Quando se tratou do aspecto espacial do IPTU, registrou-se que o Código Tributário Nacional adotou o critério geográfico para a definição de zona urbana. Viu-se, também, que o conceito de zona rural resulta de um critério de exclusão, ou seja, o que não for urbano será considerado rural.

No entanto, percebe-se que, na vida prática, existem muitas áreas rurais dentro da zona urbana, o que ocorre até por conta do crescimento das cidades.

As propriedades em que há produção agrícola, pecuária e agroindustrial são importantes para o desenvolvimento e abastecimento das regiões, o que, inclusive, pode gerar redução de custos.

Por isso, em que pese o teor do art. 32 do Código Tributário Nacional, persiste a alteração introduzida no art. 15 do Decreto-Lei n. 57, de 18-11-1966, in verbis:

Art. 15. O disposto no art. 32 da Lei n. 5172, de 25 de outubo de 1966, não abrange o imóvel que, comprovadamente, seja utilizado em exploração extrativa vegetal, agrícola, pecuária ou agroindustrial, incidindo assim, sobre o mesmo, o ITR e demais tributos com o mesmo cobrados. (BRASIL, 1966).

O dispositivo supra transcrito foi objeto de revogação pelo art. 12 da Lei n. 5868, de 12/12/1972, porém este dispositivo foi declarado inconstitucional pelo Supremo Tribunal Federal no RE 140773, relatado pelo Ministro Sydney Sanches.

Por isso, remanesce a vigência do art. 15 do Decreto-lei n. 57/1966, recepcionado com status de lei complementar pela Constituição Federal de 1967 e pela Emenda n. 1/69[23].

O Superior Tribunal de Justiça conta com diversas decisões que ressaltam os critérios a serem observados para a incidência do IPTU: a localização e a destinação.
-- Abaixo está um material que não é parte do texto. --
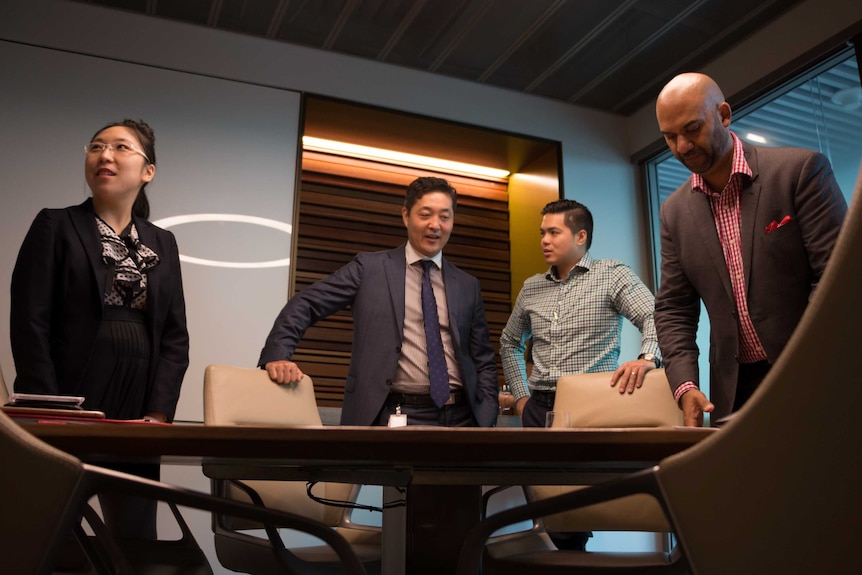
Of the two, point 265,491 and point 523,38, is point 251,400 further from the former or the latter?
point 523,38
Tem compreendido que exclui a incidência do tributo municipal os imóveis cuja destinação seja, comprovadamente, a de exploração agrícola, pecuária ou industrial, incidindo, quando então o imposto será o ITR.

PROCESSUAL CIVIL - IPTU E ITR - INCIDÊNCIA - IMÓVEL URBANO - IMÓVEL RURAL - CRITÉRIOS A SEREM OBSERVADOS - LOCALIZAÇÃO E DESTINAÇÃO - DECRETO-LEI N. 57/66 - RECURSO ESPECIAL PROVIDO.

(...)

Os precedentes desta Corte a tratarem do tema, ora em análise, são firmes na conclusão de que ‘o artigo 15 do Decreto-Lei n. 57/66 exclui da incidência do IPTU os imóveis cuja destinação seja, comprovadamente, a de exploração agrícola, pecuária ou industrial, sobre os quais incide o Imposto Territorial Rural-ITR, de competência da União’ (REsp 738628 / SP, Segunda Turma, DJ 20.6.2005)”.

Percebe-se que há na interpretação uma conciliação entre o interesse do proprietário e o do Município, que deve primar pelo meio urbano.[24]

5.3  O IPTU  e o direito real de laje

É sabido que em nosso país temos diversos municípios com áreas de parcelamento ilegal de solo e/ou loteamentos irregulares, o que, além de ser prejudicial ao meio ambiente, gera impactos negativos aos que residem nestes locais com prejuízos à sua dignidade.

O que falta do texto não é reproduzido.